Zeuren loont
Het lijkt wel alsof de regeringsleiders van de EU-landen alleen rond het middernachtelijk uur tot zaken kunnen komen. Of dit de kwaliteit van de besluitvorming altijd ten goede komt, moet maar in het midden gelaten worden. Feit is dat belangrijke beslissingen al vaker in de kleine uurtjes werden genomen. Zo ook afgelopen nacht. Ruim na de klok van twaalf bereikten de 27 landen een akkoord dat waarschijnlijk de geschiedenis in zal gaan als het Verdrag van Lissabon.
Dat het zo laat werd, had vooral te maken met de vasthoudendheid van Polen en Italië. De Poolse regering had in juni al bereikt dat Warschau meer stemgewicht krijgt. Nu wilde president Kaczynski een extra veiligheidsklep om te voorkomen dat een klein aantal lidstaten ongewild wordt meegezogen door een meerderheid. En hij kreeg zijn zin.
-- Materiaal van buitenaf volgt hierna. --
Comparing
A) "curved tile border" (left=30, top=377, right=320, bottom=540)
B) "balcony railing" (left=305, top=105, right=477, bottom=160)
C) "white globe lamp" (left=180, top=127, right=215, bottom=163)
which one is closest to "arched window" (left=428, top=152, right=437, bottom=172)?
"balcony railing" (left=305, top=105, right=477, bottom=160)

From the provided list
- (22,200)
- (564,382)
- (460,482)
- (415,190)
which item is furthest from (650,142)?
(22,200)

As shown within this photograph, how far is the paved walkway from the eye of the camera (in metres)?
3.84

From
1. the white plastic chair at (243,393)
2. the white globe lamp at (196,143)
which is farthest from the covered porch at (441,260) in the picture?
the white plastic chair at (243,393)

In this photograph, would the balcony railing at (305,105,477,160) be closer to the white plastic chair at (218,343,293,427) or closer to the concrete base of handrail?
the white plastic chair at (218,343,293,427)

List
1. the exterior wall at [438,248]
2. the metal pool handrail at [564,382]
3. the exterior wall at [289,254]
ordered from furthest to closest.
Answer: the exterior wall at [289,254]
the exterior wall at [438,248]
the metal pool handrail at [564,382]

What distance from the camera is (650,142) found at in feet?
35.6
Er is besloten dat een klein aantal lidstaten de gehele EU kan dwingen een meerderheidsbesluit te heroverwegen.Italië voelde er niet voor te degraderen tot de groep middelgrote landen. Het eiste een extra zetel in het Europees Parlement. En Rome kreeg ook zijn zin. Er werd gisteren een stoel bijgesleept, waardoor Italië weer net zo veel zetels heeft als Engeland. Beide landen hebben er nu slechts één minder dan Frankrijk.
Terwijl in de opvoeding geldt: kinderen die vragen worden overgeslagen, gaat het in Europa kennelijk precies andersom. Zeuren loont. Daarvan zijn de onderhandelingen in de achterliggende nacht weer eens het bewijs.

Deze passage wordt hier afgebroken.